==== Available records

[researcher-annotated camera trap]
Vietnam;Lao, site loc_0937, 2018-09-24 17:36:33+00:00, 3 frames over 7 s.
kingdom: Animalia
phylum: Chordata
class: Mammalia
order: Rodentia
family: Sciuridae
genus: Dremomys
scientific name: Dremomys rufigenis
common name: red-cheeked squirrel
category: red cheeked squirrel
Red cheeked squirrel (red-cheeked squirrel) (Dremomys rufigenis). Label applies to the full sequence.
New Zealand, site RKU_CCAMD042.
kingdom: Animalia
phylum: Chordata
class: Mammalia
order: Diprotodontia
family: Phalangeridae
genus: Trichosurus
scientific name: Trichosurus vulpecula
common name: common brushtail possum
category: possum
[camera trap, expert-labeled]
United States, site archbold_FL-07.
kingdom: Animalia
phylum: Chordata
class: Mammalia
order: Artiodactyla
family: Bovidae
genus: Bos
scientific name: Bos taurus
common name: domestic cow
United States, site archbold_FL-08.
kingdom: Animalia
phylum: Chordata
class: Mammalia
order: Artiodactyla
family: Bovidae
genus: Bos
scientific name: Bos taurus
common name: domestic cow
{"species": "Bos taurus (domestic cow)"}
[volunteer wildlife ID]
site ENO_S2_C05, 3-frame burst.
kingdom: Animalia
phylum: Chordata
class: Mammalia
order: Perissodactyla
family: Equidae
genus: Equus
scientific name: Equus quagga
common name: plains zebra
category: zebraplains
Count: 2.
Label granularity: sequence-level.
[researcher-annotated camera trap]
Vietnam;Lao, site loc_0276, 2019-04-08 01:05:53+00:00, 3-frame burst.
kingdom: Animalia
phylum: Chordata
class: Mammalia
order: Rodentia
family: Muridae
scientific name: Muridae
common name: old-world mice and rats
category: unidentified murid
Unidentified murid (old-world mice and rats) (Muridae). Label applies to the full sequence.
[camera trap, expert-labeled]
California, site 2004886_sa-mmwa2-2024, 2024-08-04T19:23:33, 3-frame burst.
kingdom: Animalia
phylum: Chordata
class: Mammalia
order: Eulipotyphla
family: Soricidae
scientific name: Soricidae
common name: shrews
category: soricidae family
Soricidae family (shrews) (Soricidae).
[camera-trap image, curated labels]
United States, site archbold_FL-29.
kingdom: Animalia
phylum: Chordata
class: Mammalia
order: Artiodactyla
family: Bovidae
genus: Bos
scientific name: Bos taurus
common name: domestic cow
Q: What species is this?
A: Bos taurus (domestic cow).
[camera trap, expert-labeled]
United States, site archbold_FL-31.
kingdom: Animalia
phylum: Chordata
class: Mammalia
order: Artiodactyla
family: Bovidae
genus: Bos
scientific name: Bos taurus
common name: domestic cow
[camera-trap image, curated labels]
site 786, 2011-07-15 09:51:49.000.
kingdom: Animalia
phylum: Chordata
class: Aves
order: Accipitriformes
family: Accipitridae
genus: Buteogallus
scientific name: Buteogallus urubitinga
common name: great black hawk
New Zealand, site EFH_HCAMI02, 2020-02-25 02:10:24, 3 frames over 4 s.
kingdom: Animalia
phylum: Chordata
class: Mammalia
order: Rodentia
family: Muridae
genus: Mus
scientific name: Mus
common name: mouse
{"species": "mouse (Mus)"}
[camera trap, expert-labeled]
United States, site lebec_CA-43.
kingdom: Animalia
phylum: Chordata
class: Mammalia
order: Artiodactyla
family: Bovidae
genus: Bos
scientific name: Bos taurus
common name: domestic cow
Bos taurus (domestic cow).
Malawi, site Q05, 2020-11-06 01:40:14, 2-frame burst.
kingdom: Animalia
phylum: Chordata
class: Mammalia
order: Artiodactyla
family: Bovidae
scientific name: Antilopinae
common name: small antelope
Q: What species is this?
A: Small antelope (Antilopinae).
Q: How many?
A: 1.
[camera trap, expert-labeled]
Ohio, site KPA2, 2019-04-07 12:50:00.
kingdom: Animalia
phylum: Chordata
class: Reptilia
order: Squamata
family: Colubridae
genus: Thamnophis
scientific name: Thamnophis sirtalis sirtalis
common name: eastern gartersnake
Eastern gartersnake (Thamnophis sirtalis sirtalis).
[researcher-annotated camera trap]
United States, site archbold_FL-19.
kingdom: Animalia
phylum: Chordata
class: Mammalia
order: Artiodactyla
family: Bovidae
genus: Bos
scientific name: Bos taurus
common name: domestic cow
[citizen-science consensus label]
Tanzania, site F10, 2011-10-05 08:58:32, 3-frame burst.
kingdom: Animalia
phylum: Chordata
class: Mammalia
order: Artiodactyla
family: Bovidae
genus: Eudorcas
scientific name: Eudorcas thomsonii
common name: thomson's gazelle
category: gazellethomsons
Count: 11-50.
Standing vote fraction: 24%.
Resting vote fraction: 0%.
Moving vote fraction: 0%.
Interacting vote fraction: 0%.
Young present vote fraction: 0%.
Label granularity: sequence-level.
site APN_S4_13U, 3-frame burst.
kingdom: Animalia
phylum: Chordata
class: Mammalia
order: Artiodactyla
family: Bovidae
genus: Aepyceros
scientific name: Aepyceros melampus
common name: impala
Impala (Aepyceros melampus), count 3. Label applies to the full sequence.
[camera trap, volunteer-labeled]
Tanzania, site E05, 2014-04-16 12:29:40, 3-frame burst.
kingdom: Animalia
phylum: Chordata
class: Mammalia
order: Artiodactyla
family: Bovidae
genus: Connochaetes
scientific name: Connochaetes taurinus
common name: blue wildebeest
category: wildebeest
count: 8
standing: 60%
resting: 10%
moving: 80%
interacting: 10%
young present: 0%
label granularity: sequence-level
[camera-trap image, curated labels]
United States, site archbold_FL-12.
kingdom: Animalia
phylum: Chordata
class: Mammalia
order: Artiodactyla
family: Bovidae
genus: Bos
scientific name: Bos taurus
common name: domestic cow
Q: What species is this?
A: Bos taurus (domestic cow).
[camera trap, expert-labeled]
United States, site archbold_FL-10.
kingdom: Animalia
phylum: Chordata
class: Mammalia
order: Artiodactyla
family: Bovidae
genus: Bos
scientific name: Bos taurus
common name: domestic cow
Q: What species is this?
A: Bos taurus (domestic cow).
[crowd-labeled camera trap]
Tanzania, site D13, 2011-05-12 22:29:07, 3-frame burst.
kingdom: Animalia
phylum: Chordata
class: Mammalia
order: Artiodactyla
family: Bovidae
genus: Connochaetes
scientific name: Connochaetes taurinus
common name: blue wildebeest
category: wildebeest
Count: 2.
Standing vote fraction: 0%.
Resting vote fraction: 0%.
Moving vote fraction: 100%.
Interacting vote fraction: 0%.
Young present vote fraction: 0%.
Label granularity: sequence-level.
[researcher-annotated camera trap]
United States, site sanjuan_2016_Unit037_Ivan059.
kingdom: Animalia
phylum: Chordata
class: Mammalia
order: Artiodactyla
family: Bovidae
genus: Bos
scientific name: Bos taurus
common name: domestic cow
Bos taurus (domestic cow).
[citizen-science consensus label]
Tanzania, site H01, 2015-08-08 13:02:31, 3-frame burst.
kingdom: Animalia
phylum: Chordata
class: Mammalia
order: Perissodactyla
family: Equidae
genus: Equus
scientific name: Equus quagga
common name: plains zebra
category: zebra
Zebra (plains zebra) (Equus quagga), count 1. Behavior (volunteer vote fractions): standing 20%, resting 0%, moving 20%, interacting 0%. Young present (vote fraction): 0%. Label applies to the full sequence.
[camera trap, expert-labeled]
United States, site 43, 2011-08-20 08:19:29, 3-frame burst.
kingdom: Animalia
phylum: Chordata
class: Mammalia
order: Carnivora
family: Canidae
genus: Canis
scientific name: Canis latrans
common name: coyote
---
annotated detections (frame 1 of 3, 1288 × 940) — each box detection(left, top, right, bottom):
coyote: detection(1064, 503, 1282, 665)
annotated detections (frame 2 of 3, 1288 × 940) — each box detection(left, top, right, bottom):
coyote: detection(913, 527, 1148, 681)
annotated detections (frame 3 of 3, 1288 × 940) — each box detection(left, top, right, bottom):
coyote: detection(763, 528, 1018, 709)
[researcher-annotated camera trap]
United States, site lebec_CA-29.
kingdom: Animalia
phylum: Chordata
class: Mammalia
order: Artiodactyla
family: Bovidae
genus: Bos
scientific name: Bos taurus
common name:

========

What to do:
Nothing should be returned except the lines from the first line of the data above through the line with "common name: red-cheeked squirrel", each one exact.

Response for this exercise:
[researcher-annotated camera trap]
Vietnam;Lao, site loc_0937, 2018-09-24 17:36:33+00:00, 3 frames over 7 s.
kingdom: Animalia
phylum: Chordata
class: Mammalia
order: Rodentia
family: Sciuridae
genus: Dremomys
scientific name: Dremomys rufigenis
common name: red-cheeked squirrel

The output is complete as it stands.